People stare but we don’t care – we’ve shaken off the last of any inhibitions and we’re barking mad together...

That was in the first awkward five minutes of pretending to be a ‘laughing car’. For the next hour I won’t say much, I’ll just be laughing - an extremely false and loud laugh from the depths of my gut - while literally running around in circles. Next, me and the small mixed group of adults (some in their forties), will pretend to be giraffes – a giraffe with the giggles. We maintain fixed eye-contact while doing so. I can’t tell if they’re as freaked out by all this as I am because, well… they’re all laughing.

'I’ve flown right over the cuckoo’s nest with this one, haven’t I?' I continue to think.

Yet crazy is as crazy does and I’d keep belting out a helium high cackle until I settled in.
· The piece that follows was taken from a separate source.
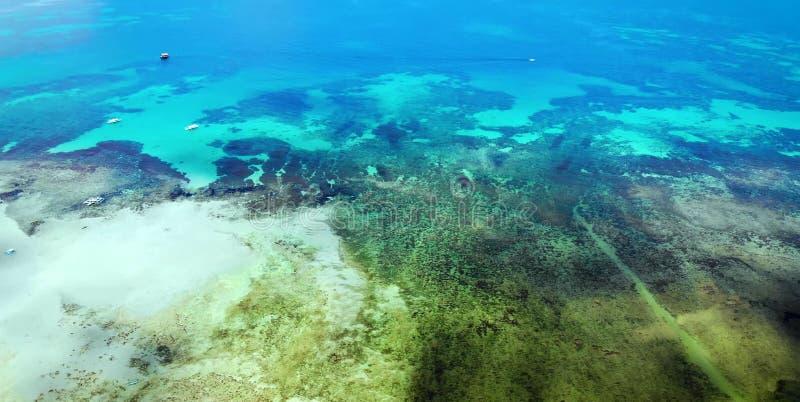 Vista cênico de ilhas da baía e da montanha do mar, Filipinas foto de stock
And I do settle in by the end but the Laughter Yoga session would take some getting used to (and I’ve attempted Face Yoga, so that’s saying something). This is surreal stuff. Still, I’d learn every part of this class (even the improvisation and spontaneous clapping) is a meaningful exercise to promote a happier existence.

The class is congregated upstairs at Northern Quarter's Terrace Bar. Maria Buonincontro is our instructor: she’s Italian and, as you’d expect, has a natural, infectious smile. She found laughter yoga many years after her first, very serious yoga experience where she burst into uncontrollable hysterics.

“I will not be trying to be funny, I'm definitely no comedian. I’m not here to perform and this is not a performance exercise,” she explains to the class. “It’s based on the premise that laughter is so powerful that, even when it’s forced, the body can still receive the same benefits from laughter. You fake it until it becomes real.”

Easy, I’m a natural giggler but I have many a fake laugh:

- My well-oiled professional laughter (a hearty, wide-eyed, wide-mouthed toothy chuckle).

- Pity laughter (when the joke's just not cutting it).

- And my favourite, the melodramatic fall to floor, hit your thigh, spill your beer, punch you in the back laughter – but that’s usually all real.